What is the biggest miracle that you can imagine? Most of us begin to think of miracles outside ourselves in the physical word – like making one of your classmates float in the air for a while or making your least favorite teacher disappear or making your favorite sports team win all the time or maybe parting a big ocean (that’s in the Bible) or maybe healing someone who is sick (that’s in the Bible, too).
Today we see that God thinks differently than we do. He has a different plan. Rather than making a miracle outside of us, he starts by making a miracle inside of us. God loves us so much that he sends his son, Jesus, to us to recreate our souls and lives by becoming part of our humanity.

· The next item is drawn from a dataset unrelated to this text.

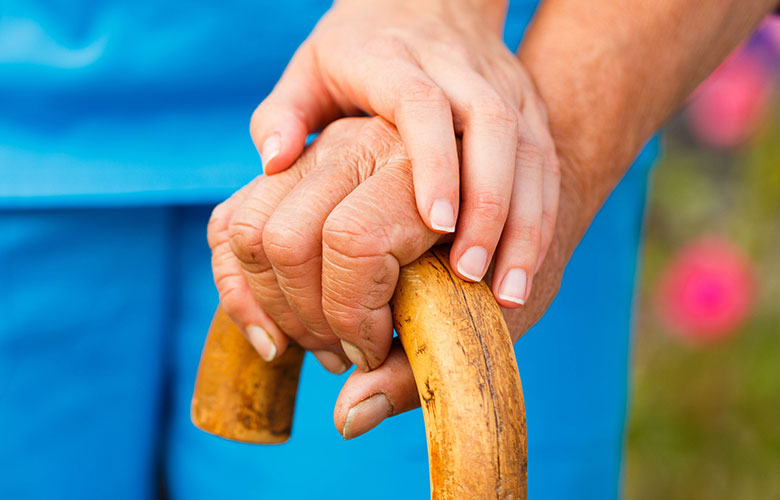 Safeguarding vulnerable adults, click here to register and start your course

Today we hear in the Gospel Jesus’ prayer at the Last Supper. He prays for unity and communion. This is a sign of a true Christian, a person living in the resurrection of Jesus, a person who has been recreated. This is the miracle that the whole world needs to see from each of us and from our local parish. All living in community within the family, the neighborhood, the school, and everywhere else we go. We are called to show the victory of Jesus in our lives by renouncing sin, violence, and division. That is the best miracle.
The whole group of believers was united heart and soul.
The first Christians lived like that. Today’s first reading proclaims how they helped each other; they shared all they had with everyone else; and they used their time and resources to proclaim God’s love for us through Jesus’ victory over death and violence, the resurrection. Division, selfishness, hatred, and violence disappeared among them.
God began working this great miracle inside each one of us from the moment we were baptized. We have the capacity inside our heart and soul to live in communion with others and to serve others.
Take some time today to ask yourselves if you are living as signs of the miracle of communion for others to see.
I am one with them,
and you are on with me,
so that they may become completely one.